We have analyzed this rule under Executive Order 13211, Actions Concerning Regulations That Significantly Affect Energy Supply, Distribution, or Use. We have determined that it is not a “significant energy action” under that order because it is not a “significant regulatory action” under Executive Order 12866 and is not likely to have a significant adverse effect on the supply, distribution, or use of energy.

L. Technical Standards

The National Technology Transfer and Advancement Act (15 U.S.C. 272 note) directs agencies to use voluntary consensus standards in their regulatory activities unless the agency provides Congress, through the Office of Management and Budget, with an explanation of why using these standards would be inconsistent with applicable law or otherwise impractical. Voluntary consensus standards are technical standards (e.g., specifications of materials, performance, design, or operation; test methods; sampling procedures; and related management systems practices) that are developed or adopted by voluntary consensus standards bodies.

This rule does not use technical standards. Therefore, we did not consider the use of voluntary consensus standards.

M. Environment

We have analyzed this final rule under Department of Homeland Security Management Directive 023-01 and Commandant Instruction M16475.lD, which guide the Coast Guard in complying with the National Environmental Policy Act of 1969 (42 U.S.C. 4321-4370f), and have concluded that this action is one of a category of actions that do not individually or cumulatively have a significant effect on the human environment. This final rule is categorically excluded under section 2.B.2, figure 2-1, paragraph (34)(d) of the Instruction. Exclusion under paragraph (34)(d) applies because this final rule pertains to regulations concerning documentation and admeasurement of vessels. An environmental analysis checklist and a categorical exclusion determination are available in the docket where indicated under ADDRESSES.

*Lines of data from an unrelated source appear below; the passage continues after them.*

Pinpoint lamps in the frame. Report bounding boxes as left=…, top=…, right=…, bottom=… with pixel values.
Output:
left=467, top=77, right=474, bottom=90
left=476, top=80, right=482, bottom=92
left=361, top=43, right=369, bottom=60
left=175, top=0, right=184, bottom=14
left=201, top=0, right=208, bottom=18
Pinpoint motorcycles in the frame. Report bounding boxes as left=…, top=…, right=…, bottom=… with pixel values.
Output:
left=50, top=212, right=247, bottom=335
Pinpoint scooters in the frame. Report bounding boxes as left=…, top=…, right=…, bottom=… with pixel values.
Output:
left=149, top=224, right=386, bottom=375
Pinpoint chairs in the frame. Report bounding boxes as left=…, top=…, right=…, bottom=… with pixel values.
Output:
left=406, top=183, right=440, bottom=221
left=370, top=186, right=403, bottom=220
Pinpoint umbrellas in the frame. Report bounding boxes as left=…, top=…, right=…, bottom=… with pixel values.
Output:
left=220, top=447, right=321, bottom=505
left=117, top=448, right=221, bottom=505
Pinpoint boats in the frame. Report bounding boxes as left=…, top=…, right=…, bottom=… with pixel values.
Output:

List of Subjects in 46 CFR Part 126 Back to Top

begin regulatory text

PART 126-INSPECTION AND CERTIFICATION Back to Top

Accordingly, the interim rule amending 46 CFR part 126, which was published at 76 FR 77128 on December 12, 2011, is adopted as a final rule without change.

end regulatory text

Dated: May 24, 2012.

F. J. Sturm,

Acting Director of Commercial Regulations and Standards, U.S. Coast Guard.

[FR Doc. 2012-15976 Filed 6-28-12; 8:45 am]

BILLING CODE 9110-04-P

Footnotes Back to Top

1. See Offshore Supply Vessels: Alternate Tonnage, 61 FR 66613 (Dec. 18, 1996), amending 46 CFR 125.160.